*** INPUT ROWS ***

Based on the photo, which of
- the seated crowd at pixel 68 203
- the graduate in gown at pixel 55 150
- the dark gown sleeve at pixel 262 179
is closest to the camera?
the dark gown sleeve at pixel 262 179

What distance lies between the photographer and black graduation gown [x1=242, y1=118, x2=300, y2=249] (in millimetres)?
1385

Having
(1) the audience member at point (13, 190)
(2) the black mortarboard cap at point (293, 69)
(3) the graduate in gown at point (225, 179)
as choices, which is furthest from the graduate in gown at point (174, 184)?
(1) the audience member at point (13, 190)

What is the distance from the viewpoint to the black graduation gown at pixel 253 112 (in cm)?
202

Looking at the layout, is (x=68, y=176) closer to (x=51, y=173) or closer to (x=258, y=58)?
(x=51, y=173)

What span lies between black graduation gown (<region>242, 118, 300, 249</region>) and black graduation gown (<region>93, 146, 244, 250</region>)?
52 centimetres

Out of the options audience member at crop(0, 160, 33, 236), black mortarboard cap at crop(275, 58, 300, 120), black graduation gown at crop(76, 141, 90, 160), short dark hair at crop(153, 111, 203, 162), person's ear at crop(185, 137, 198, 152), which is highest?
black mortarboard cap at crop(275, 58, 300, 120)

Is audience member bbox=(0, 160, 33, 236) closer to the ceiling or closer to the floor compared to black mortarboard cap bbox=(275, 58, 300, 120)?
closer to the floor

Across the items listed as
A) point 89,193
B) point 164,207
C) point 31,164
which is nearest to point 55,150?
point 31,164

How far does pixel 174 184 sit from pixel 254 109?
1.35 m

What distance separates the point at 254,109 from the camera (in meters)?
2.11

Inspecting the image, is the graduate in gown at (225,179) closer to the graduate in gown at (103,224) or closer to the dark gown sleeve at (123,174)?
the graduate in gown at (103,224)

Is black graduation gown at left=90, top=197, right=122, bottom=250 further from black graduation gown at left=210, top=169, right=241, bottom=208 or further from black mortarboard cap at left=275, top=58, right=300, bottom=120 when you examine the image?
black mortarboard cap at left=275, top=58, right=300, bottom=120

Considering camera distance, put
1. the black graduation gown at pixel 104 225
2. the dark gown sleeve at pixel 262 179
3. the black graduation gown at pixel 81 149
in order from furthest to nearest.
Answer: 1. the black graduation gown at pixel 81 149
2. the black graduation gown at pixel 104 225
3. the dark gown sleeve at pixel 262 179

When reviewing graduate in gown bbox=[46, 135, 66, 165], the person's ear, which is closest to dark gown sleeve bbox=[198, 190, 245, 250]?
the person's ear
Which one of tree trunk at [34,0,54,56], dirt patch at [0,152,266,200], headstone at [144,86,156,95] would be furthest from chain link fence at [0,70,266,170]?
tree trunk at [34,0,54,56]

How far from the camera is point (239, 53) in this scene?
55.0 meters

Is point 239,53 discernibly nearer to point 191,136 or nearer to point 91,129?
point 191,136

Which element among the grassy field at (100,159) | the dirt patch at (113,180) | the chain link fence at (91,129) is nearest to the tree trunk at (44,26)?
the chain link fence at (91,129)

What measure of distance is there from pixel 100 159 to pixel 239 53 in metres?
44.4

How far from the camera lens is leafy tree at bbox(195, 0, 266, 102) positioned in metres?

***

- [REQUIRED WORK]
Write out the material from the first line to the last, exactly.

- [OUTPUT]
Based on the photo, which of
- the seated crowd at pixel 68 203
- the graduate in gown at pixel 55 150
- the dark gown sleeve at pixel 262 179
is closest to the camera?
the dark gown sleeve at pixel 262 179

What distance lies between the photographer and black graduation gown [x1=242, y1=118, x2=300, y2=249] (in millimetres)?
1385

Having
(1) the audience member at point (13, 190)
(2) the black mortarboard cap at point (293, 69)
(3) the graduate in gown at point (225, 179)
as choices, which is furthest from the graduate in gown at point (174, 184)?
(1) the audience member at point (13, 190)

What is the distance from the viewpoint to the black graduation gown at pixel 253 112 (in cm)?
202

Looking at the layout, is (x=68, y=176) closer to (x=51, y=173) or closer to (x=258, y=58)?
(x=51, y=173)

What span lies between black graduation gown (<region>242, 118, 300, 249</region>) and black graduation gown (<region>93, 146, 244, 250</region>)?
52 centimetres

Out of the options audience member at crop(0, 160, 33, 236), black mortarboard cap at crop(275, 58, 300, 120), black graduation gown at crop(76, 141, 90, 160), short dark hair at crop(153, 111, 203, 162), person's ear at crop(185, 137, 198, 152), which is highest?
black mortarboard cap at crop(275, 58, 300, 120)

Is audience member bbox=(0, 160, 33, 236) closer to the ceiling or closer to the floor compared to black mortarboard cap bbox=(275, 58, 300, 120)?
closer to the floor

Across the items listed as
A) point 89,193
B) point 164,207
C) point 31,164
which is nearest to point 55,150?
point 31,164

How far does pixel 174 184 sit from pixel 254 109?
1.35 m

What distance separates the point at 254,109 from the camera (in meters)?
2.11

Inspecting the image, is the graduate in gown at (225,179) closer to the graduate in gown at (103,224) or closer to the dark gown sleeve at (123,174)?
the graduate in gown at (103,224)

Is black graduation gown at left=90, top=197, right=122, bottom=250 further from black graduation gown at left=210, top=169, right=241, bottom=208 or further from black mortarboard cap at left=275, top=58, right=300, bottom=120 when you examine the image?
black mortarboard cap at left=275, top=58, right=300, bottom=120

Considering camera distance, put
1. the black graduation gown at pixel 104 225
2. the dark gown sleeve at pixel 262 179
3. the black graduation gown at pixel 81 149
in order from furthest to nearest.
Answer: 1. the black graduation gown at pixel 81 149
2. the black graduation gown at pixel 104 225
3. the dark gown sleeve at pixel 262 179

When reviewing graduate in gown bbox=[46, 135, 66, 165], the person's ear, which is closest to dark gown sleeve bbox=[198, 190, 245, 250]?
the person's ear
Which one of tree trunk at [34,0,54,56], dirt patch at [0,152,266,200], headstone at [144,86,156,95] would be furthest from chain link fence at [0,70,266,170]?
tree trunk at [34,0,54,56]

How far from the camera is point (239, 53) in this scene?
55.0 meters

Is point 239,53 discernibly nearer to point 191,136 or nearer to point 91,129?
point 191,136

Which element among the grassy field at (100,159) | the dirt patch at (113,180) | the chain link fence at (91,129) is nearest to the tree trunk at (44,26)?
the chain link fence at (91,129)

What measure of distance is there from pixel 100 159 to pixel 239 53 in metres?
44.4

How far from the camera lens is leafy tree at bbox(195, 0, 266, 102) positioned in metres?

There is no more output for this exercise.